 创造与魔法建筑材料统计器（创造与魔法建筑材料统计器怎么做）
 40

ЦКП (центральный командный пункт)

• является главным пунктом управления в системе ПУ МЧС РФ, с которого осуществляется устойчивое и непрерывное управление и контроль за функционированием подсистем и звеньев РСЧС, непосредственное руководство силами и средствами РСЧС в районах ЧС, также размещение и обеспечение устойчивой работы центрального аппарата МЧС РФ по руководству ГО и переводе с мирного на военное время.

* * *

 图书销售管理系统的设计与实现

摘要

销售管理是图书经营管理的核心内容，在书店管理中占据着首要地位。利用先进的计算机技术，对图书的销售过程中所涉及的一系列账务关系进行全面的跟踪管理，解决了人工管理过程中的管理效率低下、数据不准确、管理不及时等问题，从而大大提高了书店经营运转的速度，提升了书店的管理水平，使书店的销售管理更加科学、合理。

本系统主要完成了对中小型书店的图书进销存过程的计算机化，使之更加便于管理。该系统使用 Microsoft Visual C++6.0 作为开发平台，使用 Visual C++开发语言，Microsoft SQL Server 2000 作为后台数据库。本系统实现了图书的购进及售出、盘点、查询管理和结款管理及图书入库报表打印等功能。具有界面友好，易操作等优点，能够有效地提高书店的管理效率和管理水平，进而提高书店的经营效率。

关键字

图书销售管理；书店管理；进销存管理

## [Exercise details]
In the entries above, the lines between the one holding "创造与魔法建筑材料统计器（创造与魔法建筑材料统计器怎么做）" and the one holding "на военное время.", inclusive, are to be printed exactly as written, and those alone.

## [Your solution]
 创造与魔法建筑材料统计器（创造与魔法建筑材料统计器怎么做）
 40

ЦКП (центральный командный пункт)

• является главным пунктом управления в системе ПУ МЧС РФ, с которого осуществляется устойчивое и непрерывное управление и контроль за функционированием подсистем и звеньев РСЧС, непосредственное руководство силами и средствами РСЧС в районах ЧС, также размещение и обеспечение устойчивой работы центрального аппарата МЧС РФ по руководству ГО и переводе с мирного на военное время.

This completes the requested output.